* _Exercise objective_
Apart from the pictures, the listing is to be returned exactly.

* _Listed entries_
......

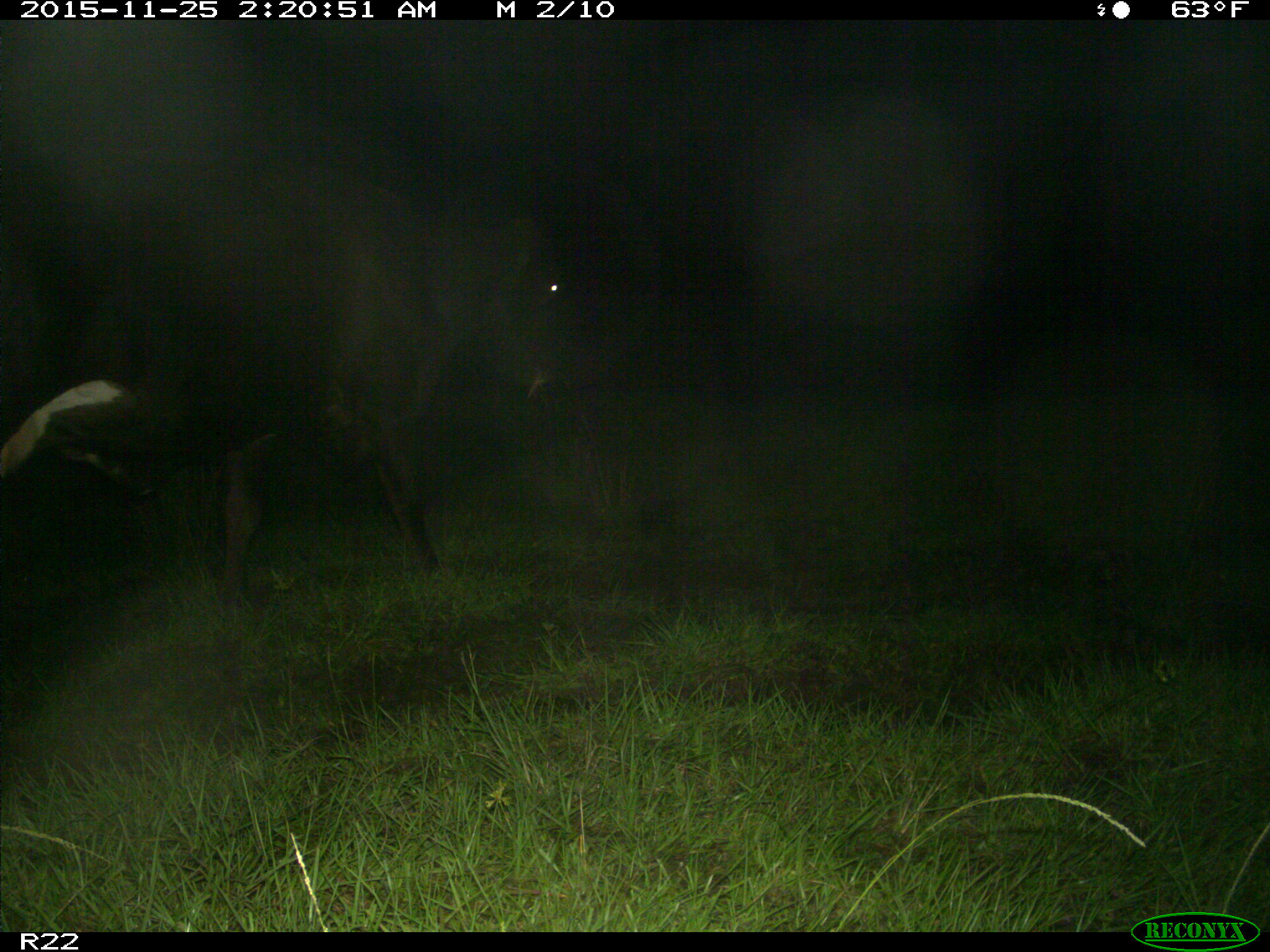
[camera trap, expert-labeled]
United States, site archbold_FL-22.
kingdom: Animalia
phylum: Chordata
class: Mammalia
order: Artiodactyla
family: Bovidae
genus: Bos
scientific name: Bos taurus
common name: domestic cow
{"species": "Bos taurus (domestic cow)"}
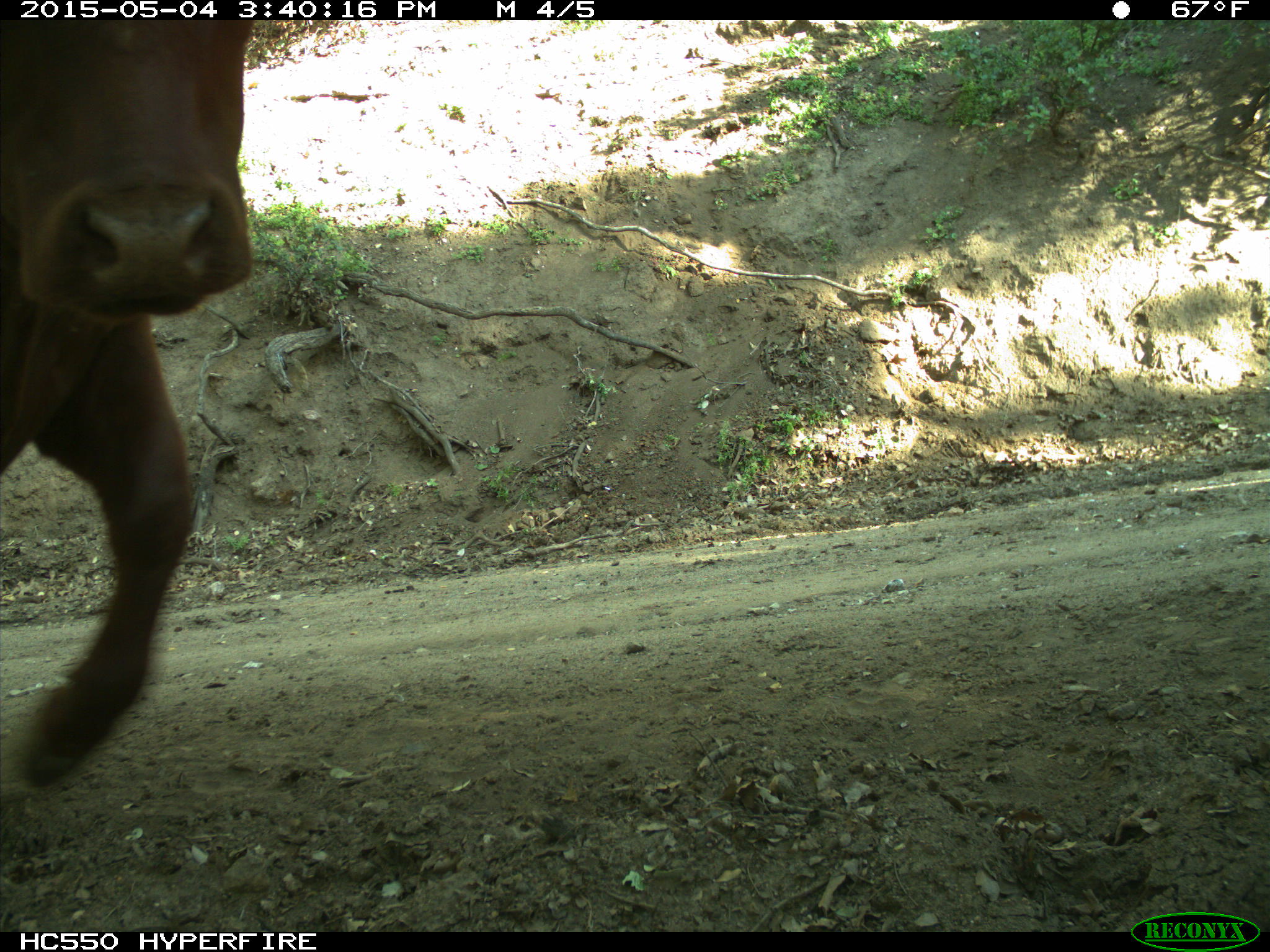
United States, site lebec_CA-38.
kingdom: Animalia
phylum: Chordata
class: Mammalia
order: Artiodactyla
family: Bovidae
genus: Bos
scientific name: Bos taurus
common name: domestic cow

......

* _Written response_
[camera trap, expert-labeled]
United States, site archbold_FL-22.
kingdom: Animalia
phylum: Chordata
class: Mammalia
order: Artiodactyla
family: Bovidae
genus: Bos
scientific name: Bos taurus
common name: domestic cow
{"species": "Bos taurus (domestic cow)"}
United States, site lebec_CA-38.
kingdom: Animalia
phylum: Chordata
class: Mammalia
order: Artiodactyla
family: Bovidae
genus: Bos
scientific name: Bos taurus
common name: domestic cow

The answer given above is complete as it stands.